ECLI:NL:OGAACMB:2022:38
Gerecht in Ambtenarenzaken van Aruba, Curaçao, Sint Maarten en van Bonaire, Sint Eustatius en Saba
- Eerste aanleg - enkelvoudig
- Rechtspraak.nl
Verzoek tot het treffen van een voorziening bij voorraad inzake inhouding op salaris van ambtenaar
In deze zaak heeft de verzoeker, de Gouverneur van Aruba, een verzoek ingediend tot het treffen van een voorziening bij voorraad in verband met een inhouding op zijn salaris van Afl. 175,- voor de maanden februari en maart 2022. De verzoeker heeft bezwaar gemaakt tegen deze inhouding en verzocht om een onmiddellijke stopzetting van de inhouding, omdat hij vreesde voor een dreigend nadeel. Het gerecht heeft het verzoek behandeld in raadkamer op 9 mei 2022, waarbij zowel de verzoeker als de verweerder vertegenwoordigd waren door hun gemachtigden.
Het gerecht heeft overwogen dat voor het treffen van een voorziening bij voorraad slechts aanleiding bestaat indien de ambtenaar een spoedeisend belang heeft dat niet kan worden afgewacht. In dit geval heeft het gerecht geoordeeld dat er onvoldoende bewijs is geleverd van een dreigend nadeel voor de verzoeker. De financiële gevolgen van de inhouding kunnen in principe met terugwerkende kracht ongedaan worden gemaakt, en er is geen sprake van een financiële noodsituatie die de verzoeker in een onhoudbare positie zou brengen.
Daarom heeft het gerecht besloten het verzoek af te wijzen, met de overweging dat er geen voldoende spoedeisend belang is dat een onmiddellijke voorziening rechtvaardigt. De beslissing is genomen door mr. A.J. Martijn en uitgesproken in raadkamer op 23 mei 2022. Tegen deze uitspraak staat geen rechtsmiddel open volgens de Landsverordening ambtenarenrechtspraak.

================================

● **VRAGEN**
(A) Op welke datum is de beslissing in de uitspraak over de salarisinhouding uitgesproken?
(B) Stemmen de volgende beweringen overeen met de uitspraak over de salarisinhouding? Geef per bewering ja of nee, met de beslissende woorden uit de tekst letterlijk geciteerd.
(i) De inhouding op het salaris bedroeg Afl. 175,- voor de maanden februari en maart 2022.
(ii) Het verzoek werd op 23 mei 2022 in raadkamer behandeld.
(iii) Tegen de uitspraak kan een rechtsmiddel worden ingesteld.
(C) Som alle eilanden op die in de naam van het gerecht in de uitspraak over de salarisinhouding voorkomen.

● **FRAGMENT UIT DATASET**
================================

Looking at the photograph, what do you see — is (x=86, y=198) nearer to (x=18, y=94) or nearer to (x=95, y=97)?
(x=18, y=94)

================================

● **ANTWOORDEN PER OPDRACHT**
(A) Op 23 mei 2022, in raadkamer.

(B)
(i) Ja: "een inhouding op zijn salaris van Afl. 175,- voor de maanden februari en maart 2022"
(ii) Nee: "Het gerecht heeft het verzoek behandeld in raadkamer op 9 mei 2022"
(iii) Nee: "Tegen deze uitspraak staat geen rechtsmiddel open volgens de Landsverordening ambtenarenrechtspraak"

(C) Aruba, Curaçao, Sint Maarten, Bonaire, Sint Eustatius, Saba